Catch those predatory petroleum pumps in Ethel's (Crawford) backyard. They look like feasting vultures as they bob up and down into the ground. No wonder she wants to get the heck out of poverty row, especially with a tightwad husband and a crabby father. And this being Crawford, we know how she'll do it.
Watch her climb up the ladder from cheap model to gambler's moll to phony socialite, chewing up men the whole way. So what if she puts one foot into organized crime in the process. Men do it all the time. No doubt about it, she's a female shark who knows what she wants and gets it. But we sympathize anyway knowing what her past has been like. Yes indeed, this is a Crawford role, in spades.

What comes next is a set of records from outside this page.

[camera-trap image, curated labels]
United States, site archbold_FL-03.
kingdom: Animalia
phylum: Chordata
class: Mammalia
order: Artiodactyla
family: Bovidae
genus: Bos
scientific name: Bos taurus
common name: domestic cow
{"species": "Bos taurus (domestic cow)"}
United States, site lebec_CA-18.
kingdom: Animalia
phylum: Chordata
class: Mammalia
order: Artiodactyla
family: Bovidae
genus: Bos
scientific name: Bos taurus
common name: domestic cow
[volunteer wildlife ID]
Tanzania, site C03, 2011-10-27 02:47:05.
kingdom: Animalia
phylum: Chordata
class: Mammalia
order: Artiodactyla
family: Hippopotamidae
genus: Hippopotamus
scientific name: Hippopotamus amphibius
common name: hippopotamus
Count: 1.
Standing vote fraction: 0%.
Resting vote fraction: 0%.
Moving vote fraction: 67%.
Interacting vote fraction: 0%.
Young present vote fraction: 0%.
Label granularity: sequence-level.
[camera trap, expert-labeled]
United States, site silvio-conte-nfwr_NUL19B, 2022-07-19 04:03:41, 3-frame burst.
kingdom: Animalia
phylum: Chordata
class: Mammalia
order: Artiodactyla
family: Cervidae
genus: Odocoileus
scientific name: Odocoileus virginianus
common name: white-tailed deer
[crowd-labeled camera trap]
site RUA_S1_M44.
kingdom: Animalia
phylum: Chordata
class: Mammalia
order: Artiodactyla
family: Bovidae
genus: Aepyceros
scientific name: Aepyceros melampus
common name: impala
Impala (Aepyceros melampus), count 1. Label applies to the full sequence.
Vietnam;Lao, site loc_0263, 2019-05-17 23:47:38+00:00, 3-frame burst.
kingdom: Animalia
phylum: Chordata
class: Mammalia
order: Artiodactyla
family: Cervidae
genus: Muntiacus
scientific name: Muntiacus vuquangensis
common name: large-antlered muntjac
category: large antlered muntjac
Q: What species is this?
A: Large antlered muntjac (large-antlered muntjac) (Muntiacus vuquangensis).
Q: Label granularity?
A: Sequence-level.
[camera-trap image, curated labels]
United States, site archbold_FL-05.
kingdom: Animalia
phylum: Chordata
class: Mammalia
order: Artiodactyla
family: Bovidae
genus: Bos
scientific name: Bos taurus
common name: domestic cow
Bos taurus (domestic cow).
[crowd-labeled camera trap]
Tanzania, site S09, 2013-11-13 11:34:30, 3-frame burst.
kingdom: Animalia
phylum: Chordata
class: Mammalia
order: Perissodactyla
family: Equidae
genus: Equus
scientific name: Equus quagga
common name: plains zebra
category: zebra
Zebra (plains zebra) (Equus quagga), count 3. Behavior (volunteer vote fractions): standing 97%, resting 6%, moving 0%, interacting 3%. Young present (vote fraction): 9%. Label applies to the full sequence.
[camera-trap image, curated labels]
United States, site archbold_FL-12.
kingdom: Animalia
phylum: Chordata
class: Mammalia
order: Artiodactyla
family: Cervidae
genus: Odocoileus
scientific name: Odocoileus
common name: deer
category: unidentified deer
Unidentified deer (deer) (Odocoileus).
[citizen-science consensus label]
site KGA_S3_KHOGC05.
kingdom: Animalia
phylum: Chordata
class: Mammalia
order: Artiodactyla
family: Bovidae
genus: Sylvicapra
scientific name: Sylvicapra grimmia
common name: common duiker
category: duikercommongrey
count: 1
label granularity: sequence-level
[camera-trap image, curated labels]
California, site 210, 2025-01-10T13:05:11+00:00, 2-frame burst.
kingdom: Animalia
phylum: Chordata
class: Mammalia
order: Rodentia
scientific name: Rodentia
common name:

Okay, so maybe dear Joan is a ripe 45, a time when most female stars have drifted into wife and motherhood roles. But she's still got fire in those big liquid eyes, and besides, at her age, she knows the tricks in how to seduce a man. I like the way the screenplay toys with that touchy angle.
Then too, it's quite a collection of male stars she works her way through—a smooth David Bryan, a sexy Steve Cochran, a dour Richard Egan. But I especially like the bland Kent Smith whose colorless personality perfectly suits a bookkeeper's role. You might even say that in the end he scores an odd moral victory over the more dashing types.
Anyway it's Crawford at the height of her golden period, 1945-1955, when she, almost single-handedly, flew the colors of middle-aged women everywhere. It's also golden age Hollywood, when lush studio hokum is hitting on all eight cylinders.